> Extracted material
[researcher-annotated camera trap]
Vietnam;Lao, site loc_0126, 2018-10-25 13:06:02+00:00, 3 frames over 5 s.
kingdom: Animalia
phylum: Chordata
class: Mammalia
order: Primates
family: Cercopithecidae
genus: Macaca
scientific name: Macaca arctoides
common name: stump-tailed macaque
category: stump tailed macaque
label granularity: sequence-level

> Description of the task
Print nothing but the lines from the one containing "phylum: Chordata" through the end of the listing above, exactly as written.

> Task response
phylum: Chordata
class: Mammalia
order: Primates
family: Cercopithecidae
genus: Macaca
scientific name: Macaca arctoides
common name: stump-tailed macaque
category: stump tailed macaque
label granularity: sequence-level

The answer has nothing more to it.